## What is expected
Rewrite the forum thread below from "## tls22 (Sep" up to and including "it works great!", changing "tractor" to "skid steer".

## Source
TLC Snow Div.;439114 said:


> Did he buy it new? what's next sirens and train hornes...


I gotta get myself another siren ....


----------



## Supper Grassy (May 31, 2007)

Can we get some pics of his Light set up? and yours


----------



## Mysticlandscape (Jan 19, 2006)

I will try and get a few tomorow or the next day.


----------



## tls22 (Sep 30, 2007)

Thats cool.....i use my tractor to push the piles to the street. I try to get all the leaves to the driveway, then push out with the bucket. I guess either way it works great!


----------



## mcwlandscaping (Sep 8, 2005)

That was awesome!! look like a lot of fun! most of all, it seemed to be very effective!


----------



## mcwlandscaping (Sep 8, 2005)

Here's the longer version:


----------



## TLC Snow Div. (Oct 28, 2007)

mcwlandscaping;439640 said:


> Here's the longer version:


Yeah that one is even betterwesport


----------



## TurbDies2500 (Oct 15, 2007)

hahah, thats pretty good. That truck has quite the strobe light setup. Jesus


----------



## Jt13speed (Nov 9, 2003)

Last year i used a kubota tractor with loader to load a huge pile of leaves into a 6x10 trailer and hauled them way out back to the edge of a clearing and dumped them. I thought it was quite a good idear, coming from a fit of genious do to being bored and lazy. haha


----------



## Mysticlandscape (Jan 19, 2006)

## Source material
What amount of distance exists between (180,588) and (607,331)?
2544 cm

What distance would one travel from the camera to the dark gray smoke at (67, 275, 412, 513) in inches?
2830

## Solution to the problem
## tls22 (Sep 30, 2007)

Thats cool.....i use my skid steer to push the piles to the street. I try to get all the leaves to the driveway, then push out with the bucket. I guess either way it works great!